We already know one thing about the 2013 Baltimore Ravens. They're going to a look a lot different on defense.
Half of their Super Bowl secondary is gone with the departures of Cary Williams and Bernard Pollard, and another member of the unit, Ed Reed, is contemplating leaving. Both inside linebackers who started the Super Bowl also are gone with the retirement of Ray Lewis and the loss of Dannell Ellerbe. Their top pass rusher of 2012, Paul Kruger, has bolted via free agency. And my guess is there will be more changes as the offseason rolls along with its eternal salary cap juggle.
Change is routine in today's NFL, but the Ravens aren't just tweaking a defense that helped them reach the pinnacle of their sport. They're pretty much tearing it apart.

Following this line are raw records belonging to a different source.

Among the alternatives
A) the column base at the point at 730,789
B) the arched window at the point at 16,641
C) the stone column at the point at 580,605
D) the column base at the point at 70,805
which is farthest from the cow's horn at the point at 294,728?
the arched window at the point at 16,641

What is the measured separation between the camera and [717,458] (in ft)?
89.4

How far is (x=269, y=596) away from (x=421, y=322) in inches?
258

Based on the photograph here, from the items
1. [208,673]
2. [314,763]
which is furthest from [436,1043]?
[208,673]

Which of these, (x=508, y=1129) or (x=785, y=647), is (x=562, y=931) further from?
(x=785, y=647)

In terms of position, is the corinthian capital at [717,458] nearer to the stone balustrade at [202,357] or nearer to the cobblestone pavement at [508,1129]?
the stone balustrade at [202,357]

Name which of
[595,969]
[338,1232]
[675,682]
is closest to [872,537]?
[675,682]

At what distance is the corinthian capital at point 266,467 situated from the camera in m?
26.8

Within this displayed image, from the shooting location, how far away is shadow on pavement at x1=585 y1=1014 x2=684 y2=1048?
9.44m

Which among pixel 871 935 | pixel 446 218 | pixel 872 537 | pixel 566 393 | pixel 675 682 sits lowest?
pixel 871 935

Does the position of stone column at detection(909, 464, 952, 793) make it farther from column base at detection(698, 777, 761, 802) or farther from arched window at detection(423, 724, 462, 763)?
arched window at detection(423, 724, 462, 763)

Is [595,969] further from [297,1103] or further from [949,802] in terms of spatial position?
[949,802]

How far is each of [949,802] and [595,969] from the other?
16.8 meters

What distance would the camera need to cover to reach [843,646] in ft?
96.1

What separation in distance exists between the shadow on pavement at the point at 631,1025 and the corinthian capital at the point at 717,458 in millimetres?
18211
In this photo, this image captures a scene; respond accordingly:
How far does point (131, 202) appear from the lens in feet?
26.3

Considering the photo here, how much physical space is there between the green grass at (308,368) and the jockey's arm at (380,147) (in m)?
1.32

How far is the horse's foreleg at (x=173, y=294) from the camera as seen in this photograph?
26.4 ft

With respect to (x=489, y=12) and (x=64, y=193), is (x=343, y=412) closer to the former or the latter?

Some fans are, ahem, concerned about this, to put it mildly. The local football conversation has been pretty agitated over the past week.
On a theoretical level, I get the apprehension. Why tinker with what worked? But of course, the situation isn't nearly that simple. The Ravens' tight salary cap situation forced them into some of these changes. They didn't necessarily want to undergo such a sweeping overhaul. They had no choice.
Now that it is unfolding, however, I don't understand why the renovation project is causing such concern. Even with the season's glittering final result, the Ravens defense needed some offseason attention, didn't it? Like, maybe a lot of attention.
Let's go back over the unit's 2012 performance. It ranked 17th in the league in total defense, which is yardage allowed, dropping Baltimore out of the top 10 in that category for the first time in a decade. It gave up 77 "chunk" plays of 20 or more yards, up 32 percent from 2011.
Basically, the unit sprang leaks all season, even during the playoffs, when opponents averaged a staggering 428 yards per game and generated 21 more first downs than the Ravens offense compiled.
Yes, things were better than they sometimes appeared. The Ravens allowed just 4.0 yards per rush during the season, tied for seventh-best in the league. And yes, it was a savvy unit that buckled down in the red zone, forced plenty of turnovers and came up huge in crucial moments such as the last series of the Super Bowl and the entire AFC title game.
There's little doubt a rash of major injuries had something to do with the general falloff. Several unproven players were thrust into key roles. Defensive Coordinator Dean Pees juggled lineups and combinations all season. The pieces came together just in time, for just long enough.
But stepping back and looking at the big picture, I don't think it's a bad idea at all to renovate, even on a major scale. Last year's defense generated some fine memories that will live forever, but honestly, it wasn't always that effective. Why not try some new blood going forward?
The rebuilding process has started with the signings of veteran linemen Chris Canty and Marcus Spears, who are expected to provide more ballast in the interior. You can be sure there will be more low key additions, and maybe a splashy one. Isn't that why you clear cap space, to give you room to maneuver? Meanwhile, several cornerstones of the edifice remain in place, namely Haloti Ngata and Terrell Suggs, and also possibly Reed, whose decision is expected soon.
As for who mans the other spots, the outline of the next generation is taking shape, including recent high draft picks such as Courtney Upshaw and Jimmy Smith, who will assume larger roles. Given how effectively lower-round picks such as Arthur Jones and Chykie Brown filled roles in 2012, expect more of them to squeeze into the picture. The Ravens will make a barrelful of draft picks next month – 12 at this point. Some puzzle pieces surely will emerge from that horde.
The front office hasn't flatly stated that it wants to get younger, faster and cheaper on that side of the ball, but that seems to be the course it is charting, and given the concerns and complaints the unit generated throughout 2012, right up to and through the Super Bowl, I say why not?